Albert W. Alschuler is the Julius Kreeger professor emeritus of criminal law and criminology at the University of Chicago Law School.
Suppose you’re a senator, and suppose you have a wealthy friend. Suppose he was your friend long before you were a senator. Suppose he has entertained you and your family at his vacation home in the Caribbean. Suppose he has put you up at a nice hotel in Paris. Suppose he has been a major contributor to your campaigns. Your friend has done these favors without ever asking you for anything, but now he says that a government agency is treating him unfairly. His complaints are reasonable, and he wants to tell top agency officials his side of the story. Will you make a phone call and ask the officials to hear him out? Or will you tell him to take a hike? If you make the call, will you be guilty of bribery? Will your friend be guilty of bribery, too?
The case of Sen. Robert Menendez (D-N.J.) and Salomon Melgen is currently on trial in a federal court in New Jersey. This week a judge rejected a defense bid for dismissal. There’s more to that case than to yours, but your situation poses some of the same legal issues and conundrums. What’s an “official act”? Is proof of a “stream of benefits” in exchange for unspecified official acts enough? What’s a “quid pro quo”?
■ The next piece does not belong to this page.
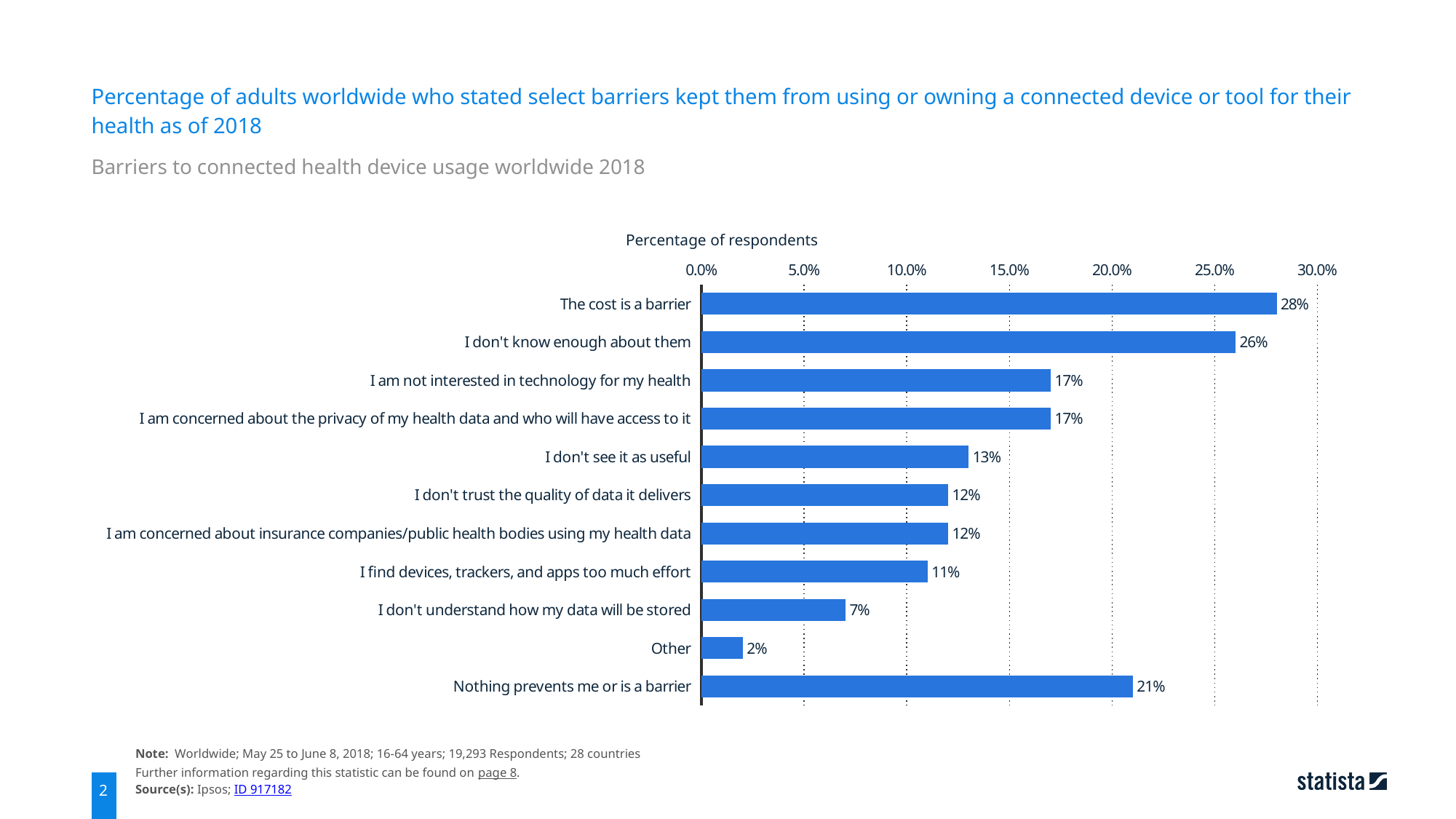
Which has a higher percentage: 'I don't know enough about them' or 'Nothing prevents me or is a barrier'? I don't know enough about them Is the value for 'I am not interested in technology for my health' greater or less than 15.0%? greater What kind of chart is shown on the slide? Bar chart What percentage of respondents said 'I don't understand how my data will be stored'? 7% How many categories are shown in the chart? 11 Which category has the lowest percentage of respondents? Other What is the difference in percentage points between 'The cost is a barrier' and 'I don't know enough about them'? 2 What is the difference in percentage points between 'I don't see it as useful' and 'I find devices, trackers, and apps too much effort'? 2 Which barrier has the highest percentage of respondents? The cost is a barrier What percentage of respondents said 'Nothing prevents me or is a barrier'? 21% What is the label of the horizontal axis of the chart? Percentage of respondents What percentage of respondents stated that the cost is a barrier? 28%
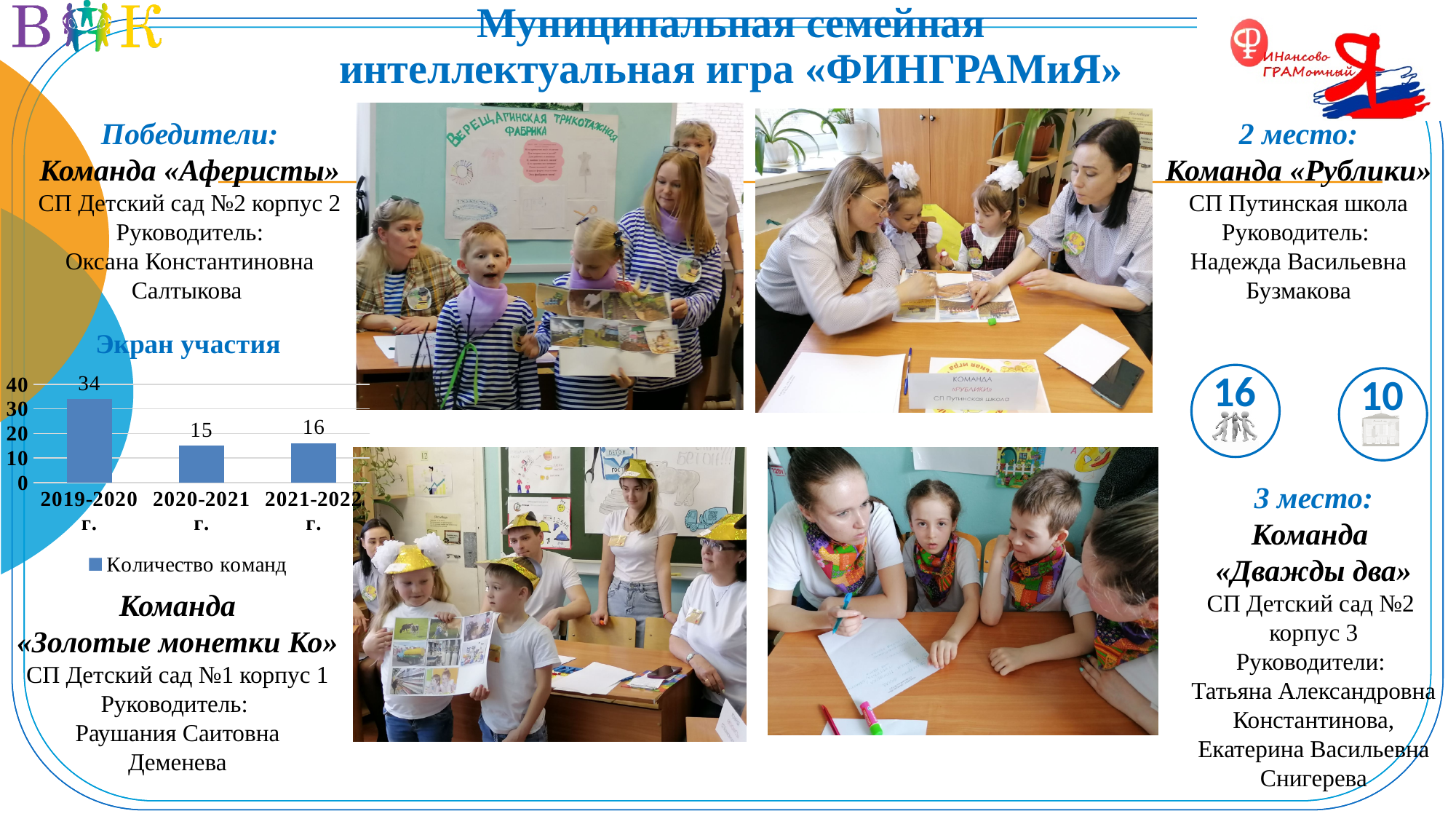
How many categories are shown in the chart? 3 Which is larger: the value for 2019-2020 г. or the value for 2020-2021 г.? 2019-2020 г. What is the value for 2019-2020 г. in the chart? 34 What is the value for 2021-2022 г. in the chart? 16 Is the value for 2019-2020 г. greater or less than 30? greater What is the title of the chart on the slide? Экран участия What is the difference between the values for 2021-2022 г. and 2020-2021 г.? 1 Which category has the lowest value in the chart? 2020-2021 г. What kind of chart is shown on the slide? bar chart Which category has the highest value in the chart? 2019-2020 г. What is the difference between the values for 2019-2020 г. and 2021-2022 г.? 18 What is the value for 2020-2021 г. in the chart? 15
Recognizing that elected officials often make phone calls like yours, and not wishing to send them all to prison, the Supreme Court ruled last year in the case of former Virginia governor Bob McDonnell that setting up a meeting or calling another official does not qualify as an official act. Moreover, urging another official to take an action isn’t sufficient unless one intends to exert “pressure” or “provide advice knowing or intending such advice to form the basis for” the other official’s action.
If someone were to pay the president’s chief of staff $1 million to set up a meeting with the president, most people would call it bribery. Only a few people would not, and all of them seem to be on the Supreme Court. Under the McDonnell decision, any official can publish a price list for providing access to other officials without violating the federal bribery statute. Moreover, the court left its operative standard — “pressure” — undefined. Perhaps pressure is like pornography; you know it when you see it.
The judge presiding over the Menendez-Melgen trial ruled this week that the McDonnell decision does not invalidate the “stream of benefits” bribery theory on which some of the government’s charges depend. As one court explained it, “Where there is a stream of benefits given by a person to favor a public official, it need not be shown that any specific benefit was given in exchange for any specific act.” Prosecutors speak of retainers, meal plans and open bars.
In bribery as in baseball, there seems to be no good reason that a transaction may not include a player to be named later. If a public official named Genie were to agree to grant three wishes in exchange for a deposit to her Cayman Islands bank account, she surely should be convicted of bribery.
But the “stream of benefits” theory can invite slippage. It can cause prosecutors, judges and juries to lose sight of the requirement of a quid pro quo or corrupt understanding at the time a benefit is received. No definition of bribery includes favoritism for someone who has supplied a benefit in the past. If an official were subject to imprisonment whenever a jury could be persuaded that that he had acted deliberately to benefit someone who once did a favor for him, only a fool would take the job. A payment cannot become a bribe retroactively. For that reason, quite apart from whether your phone call on behalf of your wealthy friend qualified as an official act, and quite apart from whether a “stream of benefits” theory is appropriate, your case probably should not go to the jury.
The problem is greatest when, as in the Menendez-Melgen case, some of the alleged bribes consist of campaign contributions. Prosecutors and jurors could easily infer corruption, for example, when a widget manufacturer contributed to a legislator’s campaign and the legislator then supported widget subsidies. The risk of criminal punishment could discourage contributions and running for office, and the law could sweep broadly enough to allow prosecutors to pick their targets.
The Supreme Court has, in fact, distinguished campaign contributions from other payments. It has said that campaign contributions may be treated as bribes only when “the payments are made in return for an explicit promise or undertaking by the official to perform or not to perform an official act.” This standard may put a premium on winks and nods, but the alternative could be worse.
Bribery law requires after-the-fact assessments of motives and understandings, and even when the government’s evidence does not show bribery, it is likely to show favoritism and other unattractive conduct. Jurors, many of whom believed before they entered the jury box that most politicians are corrupt, are likely to convict. Judges provide little protection, allowing jurors to draw “inferences” whenever motives just might have been bad and corrupt understandings just might have existed. At the same time, this law leaves many functional equivalents of bribery untouched. It sweeps too broadly and not broadly enough at the same time. There seems to be no Goldilocks position.
Unlike bribery law, ethical codes and campaign finance regulations can give officials clear rules in advance, but Citizens United and other decisions have largely blocked this fairer and more effective route to the minimization of corruption. Perhaps your wealthy friend should not have been allowed to make those gifts and campaign contributions in the first place.